William Downing Webster (11 May 1868 – 14 January 1913) was a British ethnographic dealer and collector, best known for his collection gathered from material seized by British troops during the Benin Expedition of 1897.

Life
Webster was born in 1868 in Greenwich to Robert and Sarah Webster. Although his father was in the potato trade, Webster was initially employed as a stained glass designer in Lancaster before becoming a dealer in ethnographic antiquities in the 1890s. In 1891 he married Agnes Harrison in Kendal. His marriage broke up and he separated from his wife and two daughters. He later lived with Eva Cutter, another ethnographic and antiquities dealer and the daughter of William D. Cutter,  in London.  He died from alcoholism in Effingham in 1913 and is reportedly buried at Kensal Green Cemetery.

__Information given__:
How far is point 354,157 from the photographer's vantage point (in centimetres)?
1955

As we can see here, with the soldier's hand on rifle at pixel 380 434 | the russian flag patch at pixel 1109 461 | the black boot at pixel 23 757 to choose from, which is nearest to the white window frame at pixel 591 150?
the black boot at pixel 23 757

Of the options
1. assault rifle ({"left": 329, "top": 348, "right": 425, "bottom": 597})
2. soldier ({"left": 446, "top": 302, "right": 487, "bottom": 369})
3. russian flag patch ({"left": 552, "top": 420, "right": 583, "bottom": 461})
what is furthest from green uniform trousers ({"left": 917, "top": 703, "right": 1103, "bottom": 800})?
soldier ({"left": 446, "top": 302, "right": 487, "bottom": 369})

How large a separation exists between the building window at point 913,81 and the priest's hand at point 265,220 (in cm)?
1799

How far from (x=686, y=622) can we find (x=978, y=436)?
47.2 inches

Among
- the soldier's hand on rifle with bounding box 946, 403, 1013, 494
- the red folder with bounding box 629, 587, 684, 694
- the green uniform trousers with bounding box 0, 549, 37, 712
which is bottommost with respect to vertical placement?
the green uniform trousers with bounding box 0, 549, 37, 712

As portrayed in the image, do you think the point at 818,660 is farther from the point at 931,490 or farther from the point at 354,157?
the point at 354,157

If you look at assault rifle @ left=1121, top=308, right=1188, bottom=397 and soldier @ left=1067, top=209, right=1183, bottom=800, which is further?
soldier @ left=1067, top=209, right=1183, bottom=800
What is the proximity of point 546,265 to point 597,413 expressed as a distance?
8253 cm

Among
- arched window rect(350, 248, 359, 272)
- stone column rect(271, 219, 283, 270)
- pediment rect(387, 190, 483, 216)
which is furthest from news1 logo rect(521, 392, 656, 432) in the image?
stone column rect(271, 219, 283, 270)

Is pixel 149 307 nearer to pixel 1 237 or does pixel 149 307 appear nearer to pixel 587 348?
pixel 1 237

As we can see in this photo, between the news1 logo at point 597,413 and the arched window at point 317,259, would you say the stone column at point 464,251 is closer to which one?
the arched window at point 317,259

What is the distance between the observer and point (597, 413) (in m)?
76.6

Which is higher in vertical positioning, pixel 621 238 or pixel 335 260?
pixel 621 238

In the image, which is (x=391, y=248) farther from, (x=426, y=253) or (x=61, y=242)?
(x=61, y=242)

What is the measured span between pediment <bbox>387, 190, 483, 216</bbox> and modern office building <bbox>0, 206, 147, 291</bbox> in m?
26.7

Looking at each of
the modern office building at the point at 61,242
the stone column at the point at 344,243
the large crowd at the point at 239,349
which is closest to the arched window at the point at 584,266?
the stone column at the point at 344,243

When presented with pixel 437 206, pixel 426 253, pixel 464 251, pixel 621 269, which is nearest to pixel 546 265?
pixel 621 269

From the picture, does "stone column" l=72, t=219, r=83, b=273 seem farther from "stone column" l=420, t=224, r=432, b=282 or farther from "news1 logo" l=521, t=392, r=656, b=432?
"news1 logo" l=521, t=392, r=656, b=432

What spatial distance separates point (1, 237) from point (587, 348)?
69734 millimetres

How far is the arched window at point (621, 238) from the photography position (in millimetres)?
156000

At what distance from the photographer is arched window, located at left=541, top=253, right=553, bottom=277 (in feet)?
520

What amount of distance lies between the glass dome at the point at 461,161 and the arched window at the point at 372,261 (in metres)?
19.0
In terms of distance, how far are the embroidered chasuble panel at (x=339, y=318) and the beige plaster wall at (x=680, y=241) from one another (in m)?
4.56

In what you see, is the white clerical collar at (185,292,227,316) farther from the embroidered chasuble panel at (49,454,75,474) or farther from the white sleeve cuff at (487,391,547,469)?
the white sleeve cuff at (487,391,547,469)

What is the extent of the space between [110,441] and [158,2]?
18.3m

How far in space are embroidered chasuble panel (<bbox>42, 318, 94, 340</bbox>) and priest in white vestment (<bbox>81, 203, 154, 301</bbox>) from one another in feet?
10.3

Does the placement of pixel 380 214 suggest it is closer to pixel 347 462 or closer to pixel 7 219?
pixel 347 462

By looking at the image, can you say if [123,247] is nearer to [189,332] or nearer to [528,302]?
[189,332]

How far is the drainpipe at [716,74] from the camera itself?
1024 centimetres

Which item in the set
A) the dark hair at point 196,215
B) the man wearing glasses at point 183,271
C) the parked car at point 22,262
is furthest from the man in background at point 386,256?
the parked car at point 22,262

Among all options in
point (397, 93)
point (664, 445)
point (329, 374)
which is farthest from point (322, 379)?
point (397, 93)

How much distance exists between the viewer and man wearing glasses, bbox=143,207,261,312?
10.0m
--
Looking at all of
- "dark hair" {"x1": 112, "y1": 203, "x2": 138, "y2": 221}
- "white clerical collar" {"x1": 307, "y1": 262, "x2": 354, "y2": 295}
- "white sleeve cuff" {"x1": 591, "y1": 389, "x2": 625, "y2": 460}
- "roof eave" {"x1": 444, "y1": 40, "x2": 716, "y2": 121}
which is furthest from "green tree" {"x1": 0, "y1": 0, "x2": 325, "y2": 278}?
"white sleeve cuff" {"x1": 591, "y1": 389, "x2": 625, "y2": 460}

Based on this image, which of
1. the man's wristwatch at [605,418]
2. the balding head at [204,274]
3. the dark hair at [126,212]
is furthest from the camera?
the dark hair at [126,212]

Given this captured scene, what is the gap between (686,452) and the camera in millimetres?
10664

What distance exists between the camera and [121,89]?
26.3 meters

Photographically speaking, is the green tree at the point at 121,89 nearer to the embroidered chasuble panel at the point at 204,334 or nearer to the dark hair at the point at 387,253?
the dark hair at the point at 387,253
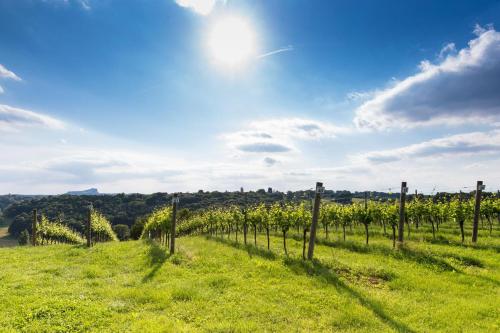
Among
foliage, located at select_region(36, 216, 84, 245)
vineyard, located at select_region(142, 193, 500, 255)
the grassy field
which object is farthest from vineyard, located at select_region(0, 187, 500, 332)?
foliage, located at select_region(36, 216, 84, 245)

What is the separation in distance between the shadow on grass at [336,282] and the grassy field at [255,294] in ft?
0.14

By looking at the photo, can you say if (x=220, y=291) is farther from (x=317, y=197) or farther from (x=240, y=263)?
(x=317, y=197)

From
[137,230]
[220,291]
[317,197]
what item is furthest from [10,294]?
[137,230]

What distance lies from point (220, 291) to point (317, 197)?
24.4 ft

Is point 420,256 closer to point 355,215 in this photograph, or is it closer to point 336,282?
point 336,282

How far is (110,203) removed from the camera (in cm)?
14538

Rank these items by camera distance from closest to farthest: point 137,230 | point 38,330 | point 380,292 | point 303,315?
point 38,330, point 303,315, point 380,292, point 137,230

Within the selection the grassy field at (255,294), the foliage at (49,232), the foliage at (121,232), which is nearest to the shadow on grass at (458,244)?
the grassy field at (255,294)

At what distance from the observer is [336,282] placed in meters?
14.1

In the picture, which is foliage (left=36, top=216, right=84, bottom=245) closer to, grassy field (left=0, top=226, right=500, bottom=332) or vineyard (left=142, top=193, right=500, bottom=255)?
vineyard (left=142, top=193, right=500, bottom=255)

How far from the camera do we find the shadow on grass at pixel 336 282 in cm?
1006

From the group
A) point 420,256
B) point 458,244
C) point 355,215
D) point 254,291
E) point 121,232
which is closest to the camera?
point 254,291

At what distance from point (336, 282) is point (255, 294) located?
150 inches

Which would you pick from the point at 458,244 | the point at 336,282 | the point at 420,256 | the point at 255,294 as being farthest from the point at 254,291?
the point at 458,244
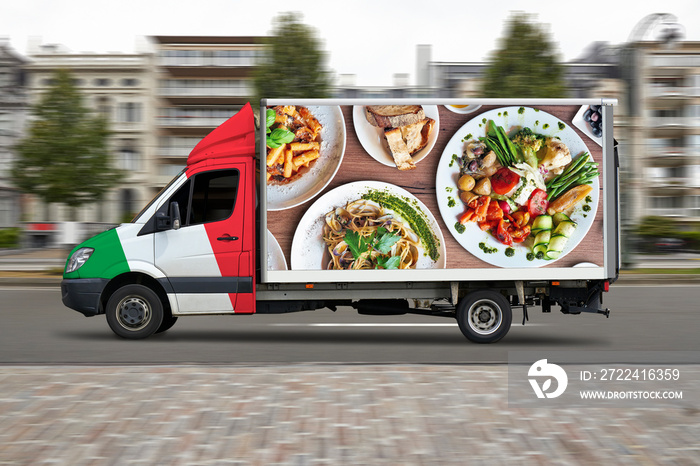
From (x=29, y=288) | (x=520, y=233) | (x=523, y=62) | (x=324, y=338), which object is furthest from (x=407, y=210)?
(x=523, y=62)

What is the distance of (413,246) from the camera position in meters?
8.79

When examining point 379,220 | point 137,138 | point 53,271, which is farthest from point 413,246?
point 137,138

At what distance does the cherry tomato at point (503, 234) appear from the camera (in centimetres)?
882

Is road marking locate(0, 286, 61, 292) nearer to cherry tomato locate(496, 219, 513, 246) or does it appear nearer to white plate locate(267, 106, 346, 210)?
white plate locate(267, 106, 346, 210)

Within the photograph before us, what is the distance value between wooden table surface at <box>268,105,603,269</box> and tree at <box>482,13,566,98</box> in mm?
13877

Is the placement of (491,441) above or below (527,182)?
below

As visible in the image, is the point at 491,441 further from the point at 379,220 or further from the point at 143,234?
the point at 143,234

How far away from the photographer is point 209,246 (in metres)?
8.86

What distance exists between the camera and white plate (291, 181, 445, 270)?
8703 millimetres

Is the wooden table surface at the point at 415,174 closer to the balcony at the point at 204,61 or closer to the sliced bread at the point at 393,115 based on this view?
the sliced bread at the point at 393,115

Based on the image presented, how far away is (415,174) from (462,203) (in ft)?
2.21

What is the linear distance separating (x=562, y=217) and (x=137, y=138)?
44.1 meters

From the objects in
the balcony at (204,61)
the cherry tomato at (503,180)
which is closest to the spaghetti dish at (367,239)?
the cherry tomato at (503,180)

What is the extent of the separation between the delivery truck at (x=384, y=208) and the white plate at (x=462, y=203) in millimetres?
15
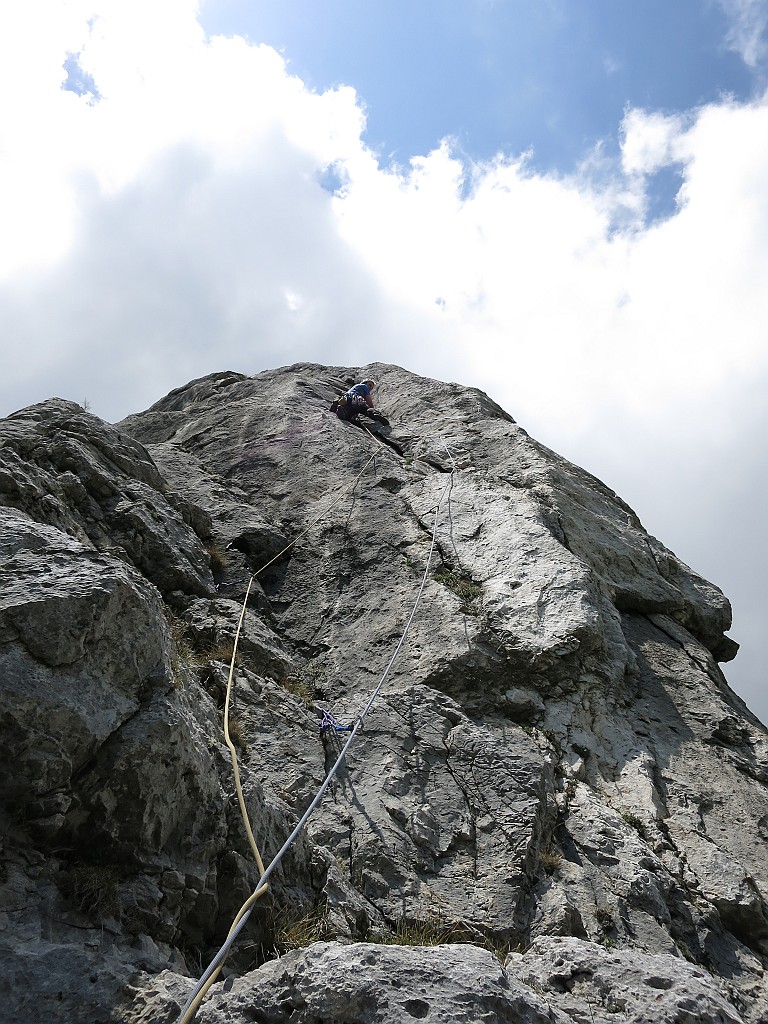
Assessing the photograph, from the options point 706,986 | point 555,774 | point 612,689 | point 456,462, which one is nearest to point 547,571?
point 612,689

__What the task asks__: List every person the biographical text about William Downing Webster names, other than Webster himself.

__Complete output__:
- Robert Webster
- Sarah Webster
- Agnes Harrison
- Eva Cutter
- William D. Cutter